ふるさと納税で税収115億円失い、川崎市長「全国一の影響」と ... - 読売新聞オンライン

 神奈川県と県内33市町村で2023年度、ふるさと納税による寄付に伴う住民税の控除額(流出額)は過去最多の計707億5244万円に上ることが、総務省の調査でわかった。県と市町村に集まった22年度の寄付金は過去最多となったが、計163億1059万円にとどまっていた。流出分について、川崎市は国の 補填ほてん を受けられないため、115億円近い税収を失うことになる。(田村直広、村松魁成)

 川崎市に22年度集まった寄付金が前年度比2億9622万円減の6億3008万円だったのに対し、23年度の流出額は18億2394万円増の121億1527万円で全国ワースト4位。失われる税収は、市内全世帯の90%にあたる69万世帯のごみ処理費に相当する。

 ふるさと納税は本来、自治体が減収になっても、その75%分は国が穴埋めする仕組み。ただ、川崎市などは税収が多いため、国からの補填はなく、寄付金と流出額の差額のすべてを失うことになる。福田紀彦市長は「制度の趣旨と現状は 乖離かいり し、川崎は全国一影響を受けている」と不満を抱く。

> 抽出された情報
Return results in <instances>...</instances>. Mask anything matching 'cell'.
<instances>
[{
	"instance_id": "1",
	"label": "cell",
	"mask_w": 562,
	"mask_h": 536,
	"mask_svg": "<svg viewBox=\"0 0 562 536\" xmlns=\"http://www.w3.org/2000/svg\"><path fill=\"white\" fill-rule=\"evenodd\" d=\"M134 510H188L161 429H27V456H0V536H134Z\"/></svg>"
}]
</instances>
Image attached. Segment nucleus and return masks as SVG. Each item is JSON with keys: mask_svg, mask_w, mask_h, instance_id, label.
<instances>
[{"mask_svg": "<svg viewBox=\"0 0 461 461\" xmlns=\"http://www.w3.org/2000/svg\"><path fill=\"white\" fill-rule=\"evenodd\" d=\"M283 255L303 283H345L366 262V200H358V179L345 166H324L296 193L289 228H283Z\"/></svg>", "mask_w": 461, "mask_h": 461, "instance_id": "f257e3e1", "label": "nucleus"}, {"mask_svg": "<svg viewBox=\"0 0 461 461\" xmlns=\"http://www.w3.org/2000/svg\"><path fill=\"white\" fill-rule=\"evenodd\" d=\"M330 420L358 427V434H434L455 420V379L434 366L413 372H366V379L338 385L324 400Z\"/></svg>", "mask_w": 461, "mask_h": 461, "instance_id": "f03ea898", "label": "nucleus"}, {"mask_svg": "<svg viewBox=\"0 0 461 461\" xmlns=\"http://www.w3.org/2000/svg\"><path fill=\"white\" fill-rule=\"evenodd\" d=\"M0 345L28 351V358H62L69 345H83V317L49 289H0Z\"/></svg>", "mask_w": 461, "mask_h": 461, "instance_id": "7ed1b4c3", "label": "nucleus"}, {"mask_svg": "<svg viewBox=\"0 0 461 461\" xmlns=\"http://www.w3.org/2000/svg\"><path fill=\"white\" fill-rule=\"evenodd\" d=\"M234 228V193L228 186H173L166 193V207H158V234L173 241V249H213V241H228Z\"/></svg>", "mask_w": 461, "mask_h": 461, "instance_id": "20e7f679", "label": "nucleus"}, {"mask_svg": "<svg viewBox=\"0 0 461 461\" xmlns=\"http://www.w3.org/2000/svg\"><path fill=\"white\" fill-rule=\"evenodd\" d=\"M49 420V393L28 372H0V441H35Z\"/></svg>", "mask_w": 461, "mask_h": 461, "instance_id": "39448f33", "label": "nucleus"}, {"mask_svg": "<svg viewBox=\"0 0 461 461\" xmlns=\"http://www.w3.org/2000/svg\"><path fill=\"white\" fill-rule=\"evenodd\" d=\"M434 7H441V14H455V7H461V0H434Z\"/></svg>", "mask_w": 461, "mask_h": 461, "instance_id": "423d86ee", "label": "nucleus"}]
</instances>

> 演習の課題
[1] ふるさと納税の記事の「ふるさと納税で税収115億円失い、川崎市長「全国一の影響」と ... - 読売新聞オンライン」から「世帯のごみ処理費に相当する。」までを、一字も変えずにすべて書き写すこと。
[2] 次の(a)〜(c)がふるさと納税の記事の内容と合うかどうか、それぞれ「はい」か「いいえ」で答え、判断の根拠となる記事の語句をそのまま引用すること。
(a) 神奈川県と県内33市町村の2023年度の流出額は、計707億5244万円だった。
(b) 川崎市は、寄付金と流出額の差額の75%分を国に穴埋めしてもらえる。
(c) 川崎市の23年度の流出額は全国ワースト1位だった。
エントリはふるさと納税の記事とは別の資料である。

> 演習の解答
[1]
ふるさと納税で税収115億円失い、川崎市長「全国一の影響」と ... - 読売新聞オンライン

 神奈川県と県内33市町村で2023年度、ふるさと納税による寄付に伴う住民税の控除額(流出額)は過去最多の計707億5244万円に上ることが、総務省の調査でわかった。県と市町村に集まった22年度の寄付金は過去最多となったが、計163億1059万円にとどまっていた。流出分について、川崎市は国の 補填ほてん を受けられないため、115億円近い税収を失うことになる。(田村直広、村松魁成)

 川崎市に22年度集まった寄付金が前年度比2億9622万円減の6億3008万円だったのに対し、23年度の流出額は18億2394万円増の121億1527万円で全国ワースト4位。失われる税収は、市内全世帯の90%にあたる69万世帯のごみ処理費に相当する。

[2]
(a) はい。「過去最多の計707億5244万円に上る」
(b) いいえ。「国からの補填はなく、寄付金と流出額の差額のすべてを失うことになる」
(c) いいえ。「121億1527万円で全国ワースト4位」